## Stated goal
Rewrite the items from the start through the line containing "which item is", swapping "player's neck" for "player's shoulder" and leaving everything else unchanged.

Start Data in this exercise

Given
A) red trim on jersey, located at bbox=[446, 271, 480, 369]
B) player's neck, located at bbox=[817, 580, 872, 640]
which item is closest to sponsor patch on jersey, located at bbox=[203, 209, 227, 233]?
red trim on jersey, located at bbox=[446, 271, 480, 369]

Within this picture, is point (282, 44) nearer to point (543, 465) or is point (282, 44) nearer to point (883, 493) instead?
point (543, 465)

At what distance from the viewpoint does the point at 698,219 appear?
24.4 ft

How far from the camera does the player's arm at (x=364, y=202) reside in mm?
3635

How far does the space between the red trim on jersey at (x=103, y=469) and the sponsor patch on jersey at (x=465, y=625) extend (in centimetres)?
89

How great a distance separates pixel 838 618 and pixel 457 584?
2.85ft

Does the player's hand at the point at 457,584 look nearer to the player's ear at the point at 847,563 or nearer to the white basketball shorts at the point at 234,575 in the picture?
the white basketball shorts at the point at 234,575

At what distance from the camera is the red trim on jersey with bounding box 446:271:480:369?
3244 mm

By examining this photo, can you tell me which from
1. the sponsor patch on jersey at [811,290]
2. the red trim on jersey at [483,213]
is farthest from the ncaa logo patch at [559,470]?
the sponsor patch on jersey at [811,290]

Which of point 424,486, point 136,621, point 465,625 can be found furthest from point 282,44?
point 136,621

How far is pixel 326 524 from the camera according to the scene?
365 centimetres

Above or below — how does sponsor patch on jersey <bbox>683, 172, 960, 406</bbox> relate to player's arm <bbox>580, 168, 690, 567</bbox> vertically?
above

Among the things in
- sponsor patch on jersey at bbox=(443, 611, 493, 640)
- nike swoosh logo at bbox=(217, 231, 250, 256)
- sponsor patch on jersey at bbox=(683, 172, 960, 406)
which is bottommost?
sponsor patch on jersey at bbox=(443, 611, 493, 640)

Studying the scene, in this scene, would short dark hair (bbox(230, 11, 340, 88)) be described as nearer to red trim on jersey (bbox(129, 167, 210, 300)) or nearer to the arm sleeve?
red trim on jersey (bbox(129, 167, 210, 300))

End Data in this exercise

## Result of this exercise
Given
A) red trim on jersey, located at bbox=[446, 271, 480, 369]
B) player's shoulder, located at bbox=[817, 580, 872, 640]
which item is closest to sponsor patch on jersey, located at bbox=[203, 209, 227, 233]?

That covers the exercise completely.